Description of image

Anuj Solanki

GSoC Week 07 Summary

Date: 08 July 2024 - 14 July 2024

Introduction

In this week's update, I have made significant progress on integrating Whisper AI into the AGL Voice Assistant. The primary focus was on enhancing the Flutter application for speech recognition, refining the AGL Voice Agent service, and conducting thorough testing to ensure seamless functionality. Here’s a detailed breakdown of the tasks accomplished, steps to use the AGL Voice Assistant, and plans for the upcoming week.

Tasks Completed This Week

  1. Updated the Flutter Speech Recognition Demo:

    • Enhanced the flutter-speechrecognition-demo app.
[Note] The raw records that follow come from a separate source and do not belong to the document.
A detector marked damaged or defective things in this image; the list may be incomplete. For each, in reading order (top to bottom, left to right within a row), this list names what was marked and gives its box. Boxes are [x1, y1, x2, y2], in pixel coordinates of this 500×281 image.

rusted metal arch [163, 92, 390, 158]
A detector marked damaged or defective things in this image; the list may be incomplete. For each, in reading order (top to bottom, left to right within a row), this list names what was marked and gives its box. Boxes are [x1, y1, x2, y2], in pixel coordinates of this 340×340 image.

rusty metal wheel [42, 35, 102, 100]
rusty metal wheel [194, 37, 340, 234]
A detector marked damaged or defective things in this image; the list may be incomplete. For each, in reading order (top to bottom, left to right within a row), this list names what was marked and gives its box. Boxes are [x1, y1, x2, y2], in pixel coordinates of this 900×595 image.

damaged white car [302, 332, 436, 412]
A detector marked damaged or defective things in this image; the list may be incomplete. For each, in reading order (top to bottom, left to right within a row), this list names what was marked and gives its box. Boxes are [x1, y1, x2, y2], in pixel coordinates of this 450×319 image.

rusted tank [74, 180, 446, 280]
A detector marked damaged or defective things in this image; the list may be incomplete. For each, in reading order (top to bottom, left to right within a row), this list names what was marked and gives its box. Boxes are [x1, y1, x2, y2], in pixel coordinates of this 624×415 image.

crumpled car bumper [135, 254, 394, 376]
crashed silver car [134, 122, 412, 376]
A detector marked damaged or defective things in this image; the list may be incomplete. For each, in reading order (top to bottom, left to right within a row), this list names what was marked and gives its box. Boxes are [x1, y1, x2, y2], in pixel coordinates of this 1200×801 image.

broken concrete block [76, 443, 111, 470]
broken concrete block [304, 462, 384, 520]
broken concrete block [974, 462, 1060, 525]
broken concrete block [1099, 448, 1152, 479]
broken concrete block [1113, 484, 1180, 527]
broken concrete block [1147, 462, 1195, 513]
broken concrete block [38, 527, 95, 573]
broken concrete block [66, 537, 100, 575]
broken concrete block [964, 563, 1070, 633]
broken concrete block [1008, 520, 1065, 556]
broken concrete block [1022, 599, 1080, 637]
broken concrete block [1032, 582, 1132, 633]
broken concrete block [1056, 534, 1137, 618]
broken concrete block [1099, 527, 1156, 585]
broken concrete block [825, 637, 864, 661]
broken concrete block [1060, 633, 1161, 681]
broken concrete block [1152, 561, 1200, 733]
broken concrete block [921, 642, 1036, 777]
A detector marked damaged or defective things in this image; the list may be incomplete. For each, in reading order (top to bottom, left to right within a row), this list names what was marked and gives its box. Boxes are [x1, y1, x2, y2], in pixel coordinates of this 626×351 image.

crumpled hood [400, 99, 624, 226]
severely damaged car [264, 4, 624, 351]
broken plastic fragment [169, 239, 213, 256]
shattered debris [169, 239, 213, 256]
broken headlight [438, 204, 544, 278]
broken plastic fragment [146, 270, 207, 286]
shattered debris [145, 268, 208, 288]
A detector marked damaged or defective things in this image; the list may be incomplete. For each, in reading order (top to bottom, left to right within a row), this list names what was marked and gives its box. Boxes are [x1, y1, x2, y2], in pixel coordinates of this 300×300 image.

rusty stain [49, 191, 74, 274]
      • Added a toggle button to choose between Vosk and Whisper for speech-to-text functionality.
      • Included an option to toggle between online and offline speech-to-text functionality.
  2. Tested the Complete Voice Agent Service:

    • Conducted comprehensive testing with both the Flutter client and Python client on the AGL image.
  3. Fixed the Kuksa Authorization Issue:

    • Resolved the Kuksa authorization issue that was preventing the voice agent from connecting to the Kuksa server.

Use AGL Voice Assistant

Build the Voice-Agent into AGL Image

To integrate the voice-agent into the AGL image, follow these steps:

$ source master/meta-agl/scripts/aglsetup.sh -m qemux86-64 -b build-master agl-demo agl-devel agl-offline-voice-agent
$ source agl-init-build-env
$ bitbake agl-ivi-demo-flutter

Start the Voice-Agent Service

Login as root and start the voice-agent service with the following command:

$ voiceagent-service run-server --default

This command will start the agl-service-voiceagent. Now you can use either the Python client or Flutter client to execute voice commands.

Using Python Client

$ voiceagent-service run-client --server-address 127.0.0.1 --server-port 51053 --nlu snips --action ExecuteVoiceCommand 
--mode manual --stt-framework whisper/vosk --online-mode 1/0

Using Flutter Client

Simply use the voice-assistant app.

AGL Voice-Assistant :-

  • Voice Agent Service:


  • Python Client: Sever


  • Flutter Client:
Sever

Tasks for Next Week

  • Continue refining the Flutter app and push the changes to Gerrit.
  • Improve the agl-service-voiceagent.
  • Begin work on the NLU component to further improve the voice assistant's functionality.

Conclusion

This week marked a significant milestone in enhancing the AGL Voice Assistant with robust speech recognition capabilities using Whisper and Vosk.

-